Let $(X,d)$ be some metric space and assume that $d\leq 1$. Further, let $\mu, $ $\nu$ be two Borel probability measures on $X$ and let $$ \Gamma(\mu,\nu) = \{\gamma - \text{measure on }X\times X:\gamma(A,X) = \mu(A),\gamma(X,A) = \nu(A) \} $$ to be the space of all couplings of $\mu$ and $\nu$. Define $$ W_1(\mu,\nu) = \inf_{\gamma\in \Gamma(\mu,\nu)}\int_{X\times X} d(x,y)\gamma(\mathrm dx\times\mathrm dy) $$ to be the Wasserstein distance (of order $1$) between $\mu$ and $\nu$.

Suppose, we are able to draw two sets of random elements according to these distributions. E.g. $\{X_i\}$ is iid such that $X_i\sim \mu$ and $\{Y_j\}$ is iid such that $Y_j\sim \nu$ where $1\leq i,j\leq n$.

Is it possible to derive any results on $W_1(\mu,\nu)$ using $\{d(X_i,Y_j)\}_{ij}$, with some confidence-like bounds?

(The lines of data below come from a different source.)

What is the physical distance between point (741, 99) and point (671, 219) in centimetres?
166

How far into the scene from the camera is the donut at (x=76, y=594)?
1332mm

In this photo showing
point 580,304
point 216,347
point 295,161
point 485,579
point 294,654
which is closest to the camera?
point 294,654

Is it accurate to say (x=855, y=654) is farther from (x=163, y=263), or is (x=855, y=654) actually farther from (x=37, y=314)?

Some thoughts: let $\gamma(d):=\int_{X\times X}d(x,y)\mathrm d\gamma$. A dummy way is for a fixed $\gamma$, we can simulate pairs $(X_i,Y_i)\sim \gamma$ and then define $$ \overline{\gamma(d)}:=\frac1n\sum d(X_i,Y_i). $$ By the Hoeffding inequality we get $$ \Bbb P\left(\left|\gamma(d) - \overline{\gamma(d)}\right|\geq t\right)\leq 2 \mathrm e^{-nt^2} $$ and since $\gamma(d) \geq W_1(\mu,\nu)$ we can get some conservative upper bounds on the distance. The conservatism clearly depends on how $\gamma$ is far from the optimal coupling.

Perhaps, we can do something like that: simulate $\{X_i\}$ and $\{Y_j\}$ and consider $$ \bar W:= \frac1n\sum_{i=1}^n \min_j d(X_i,Y_j) $$ thus "coupling" $X$ and $Y$ on-the-run. But I am not sure whether this is an unbiased estimate and whether it allows for some bounds on the error.

Please feel free to retag. Perhaps I shall better ask it on statistics.SE?


The authors of the recent paper "On the empirical estimation of integral probability metrics (2012, Electronic Journal of Statistics)" have a setting where they present an estimator for Wasserstein metrics based on data and where they derive consistency of the estimator with convergence rates. It could be directly applied to a Monte Carlo setting.